▸ **Task input**:
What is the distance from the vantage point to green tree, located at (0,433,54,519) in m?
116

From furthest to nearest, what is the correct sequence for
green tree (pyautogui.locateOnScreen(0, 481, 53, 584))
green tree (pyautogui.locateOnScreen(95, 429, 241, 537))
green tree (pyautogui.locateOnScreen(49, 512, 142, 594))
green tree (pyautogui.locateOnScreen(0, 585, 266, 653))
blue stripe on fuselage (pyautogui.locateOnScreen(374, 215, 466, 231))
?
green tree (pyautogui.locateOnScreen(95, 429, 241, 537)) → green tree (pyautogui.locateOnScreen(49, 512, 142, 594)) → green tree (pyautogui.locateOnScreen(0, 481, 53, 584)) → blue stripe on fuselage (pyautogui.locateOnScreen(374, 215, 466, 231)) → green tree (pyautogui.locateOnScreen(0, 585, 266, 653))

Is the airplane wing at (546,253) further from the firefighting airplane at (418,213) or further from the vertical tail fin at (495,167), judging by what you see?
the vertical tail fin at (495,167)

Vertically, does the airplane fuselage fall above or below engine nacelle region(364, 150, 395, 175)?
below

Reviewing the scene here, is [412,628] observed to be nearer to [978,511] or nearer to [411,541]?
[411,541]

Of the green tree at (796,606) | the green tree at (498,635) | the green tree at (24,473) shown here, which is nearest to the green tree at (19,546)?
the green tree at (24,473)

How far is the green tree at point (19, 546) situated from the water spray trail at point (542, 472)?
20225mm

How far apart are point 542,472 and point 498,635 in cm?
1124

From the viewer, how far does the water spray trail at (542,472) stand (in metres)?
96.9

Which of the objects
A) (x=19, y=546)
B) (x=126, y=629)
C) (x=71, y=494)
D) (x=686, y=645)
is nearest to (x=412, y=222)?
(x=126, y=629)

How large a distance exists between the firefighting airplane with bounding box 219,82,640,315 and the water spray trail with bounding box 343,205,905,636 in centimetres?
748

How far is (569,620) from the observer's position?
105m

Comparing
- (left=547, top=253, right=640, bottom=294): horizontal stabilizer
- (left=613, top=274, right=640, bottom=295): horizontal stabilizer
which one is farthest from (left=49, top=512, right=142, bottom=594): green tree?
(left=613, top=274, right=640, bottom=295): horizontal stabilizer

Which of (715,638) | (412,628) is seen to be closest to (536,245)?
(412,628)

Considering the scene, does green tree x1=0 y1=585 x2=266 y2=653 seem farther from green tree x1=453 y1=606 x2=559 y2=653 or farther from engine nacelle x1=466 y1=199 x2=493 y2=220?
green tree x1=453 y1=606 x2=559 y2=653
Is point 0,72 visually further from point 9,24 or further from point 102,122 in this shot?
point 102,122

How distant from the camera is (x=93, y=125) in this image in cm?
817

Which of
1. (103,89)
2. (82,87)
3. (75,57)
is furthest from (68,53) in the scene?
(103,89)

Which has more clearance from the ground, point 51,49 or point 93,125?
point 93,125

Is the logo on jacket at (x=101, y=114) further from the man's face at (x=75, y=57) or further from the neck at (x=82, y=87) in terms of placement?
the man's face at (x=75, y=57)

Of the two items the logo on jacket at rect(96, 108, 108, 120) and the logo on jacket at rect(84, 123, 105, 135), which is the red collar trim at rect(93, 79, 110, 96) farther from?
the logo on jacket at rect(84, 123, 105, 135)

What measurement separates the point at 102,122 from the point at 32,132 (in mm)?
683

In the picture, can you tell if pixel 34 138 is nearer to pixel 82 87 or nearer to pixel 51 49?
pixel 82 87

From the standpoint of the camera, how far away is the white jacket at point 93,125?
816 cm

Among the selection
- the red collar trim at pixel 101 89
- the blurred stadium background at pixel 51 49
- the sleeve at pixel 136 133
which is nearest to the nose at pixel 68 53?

▸ **Aim**:
Reproduce the entries above word for word, starting with the line that contains "What measurement separates" and continuing through the last line of the entries, with both included.

▸ **Task answer**:
What measurement separates the point at 102,122 from the point at 32,132 (in mm)?
683

In the picture, can you tell if pixel 34 138 is nearer to pixel 82 87 or nearer to pixel 51 49?
pixel 82 87

From the standpoint of the camera, how far away is the white jacket at point 93,125?
816 cm

Among the selection
- the red collar trim at pixel 101 89
- the blurred stadium background at pixel 51 49
- the sleeve at pixel 136 133
which is nearest to the nose at pixel 68 53?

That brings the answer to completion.